#### [Directive]
Using the passage on regulated subsidiaries below, decide whether each statement agrees with it, answering yes or no and quoting the deciding words. (a) Dividend distributions a regulated subsidiary may pay without prior approval are limited based on its statutory net income and statutory capital and surplus. (b) The aggregate RBC level reported is as of March 31, 2023. (c) During the three months ended March 31, 2023, the company received $153 million in dividends from its regulated subsidiaries.

Our operations are conducted through our subsidiaries. As managed care organizations, most of our subsidiaries are subject to state regulations and other requirements that, among other things, require the maintenance of minimum levels of statutory capital, as defined by each state, and restrict the timing, payment and amount of dividends and other distributions that may be paid to us. Generally, the amount of dividend distributions that may be paid by a regulated subsidiary without prior approval by state regulatory authorities is limited based on the entity's level of statutory net income and statutory capital and surplus.

Our regulated subsidiaries are required to maintain minimum capital requirements prescribed by various regulatory authorities in each of the states in which we operate. During the three months ended March 31, 2023, we received dividends of $153 million from and made $87 million of capital contributions to our regulated subsidiaries. For our subsidiaries that file with the National Association of Insurance Commissioners (NAIC), the aggregate risk-based capital (RBC) level as of December 31, 2022, which was the most recent date for which reporting was required, was in excess of 350% of the Authorized Control Level. We intend to continue to maintain an aggregate RBC level in excess of 350% of the Authorized Control Level during 2023.

#### [Dataset extract]
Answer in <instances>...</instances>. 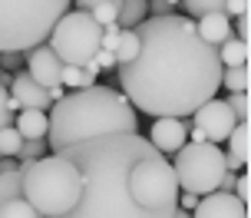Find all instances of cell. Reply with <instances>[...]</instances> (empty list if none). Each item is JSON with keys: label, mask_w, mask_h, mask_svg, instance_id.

#### [Task answer]
(a) Yes: "is limited based on the entity's level of statutory net income and statutory capital and surplus."
(b) No: "the aggregate risk-based capital (RBC) level as of December 31, 2022, which was the most recent date for which reporting was required."
(c) Yes: "During the three months ended March 31, 2023, we received dividends of $153 million from and made $87 million of capital contributions to our regulated subsidiaries."